Mainstream asset owners are on a journey to make their investments a powerful force for good — let’s welcome them.
In the impact investing community, there is continuing talk about whether “the big tent” — created by the diversity of strategies and approaches pursued by investors– is too big.
There are continuing calls for tighter definitions of what qualifies as an impact investment, and greater clarity on how the various segments of the impact investing community — from big pensions to small, early-stage funds — fit together. These are important issues, springing from our community’s shared desire to safeguard the integrity of impact investing so it can reach its great potential.
While these discussions are very important, I believe they are best held with an eye toward building an even bigger tent than the one we have today.
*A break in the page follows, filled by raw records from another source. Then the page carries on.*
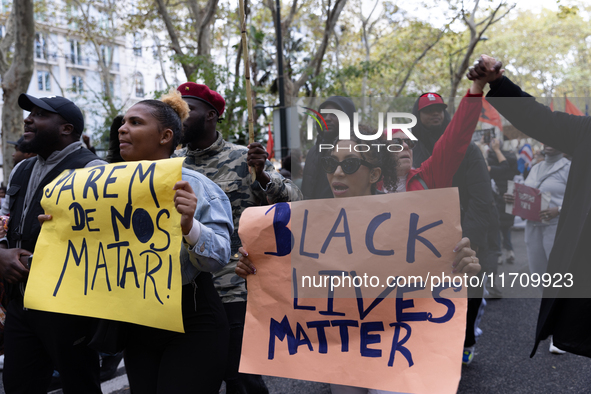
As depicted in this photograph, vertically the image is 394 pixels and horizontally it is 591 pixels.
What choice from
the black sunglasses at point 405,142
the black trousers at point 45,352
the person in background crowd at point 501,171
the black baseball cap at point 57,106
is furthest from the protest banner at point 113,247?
the person in background crowd at point 501,171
As field-building leaders, we encourage debate about issues like these that have the potential to delay or derail effective and sustainable social and environmental progress. Concerns about “mainstreaming” are real, and we share these concerns. We also acknowledge the very exciting opportunities such mainstreaming offers.
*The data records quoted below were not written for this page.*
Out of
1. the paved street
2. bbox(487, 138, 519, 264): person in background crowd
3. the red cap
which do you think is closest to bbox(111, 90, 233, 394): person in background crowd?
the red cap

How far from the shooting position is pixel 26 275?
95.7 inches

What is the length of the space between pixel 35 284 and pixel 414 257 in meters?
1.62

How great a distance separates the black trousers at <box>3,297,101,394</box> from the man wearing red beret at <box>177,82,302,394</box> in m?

The field at large shares this mixed reaction. Data from the recently published 2017 GIIN Annual Impact Investor Survey address the entry into impact investing of large-scale asset owners and other financial firms, with respondents expressing both positive expectations as well as concerns.
On the positive side, a majority felt that this trend would help professionalize the market, bring much-needed capital into the market, and enhance the credibility of impact investing. On the cautionary side, more than two-thirds of respondents believed that this trend was associated with a risk of mission drift or “impact dilution.”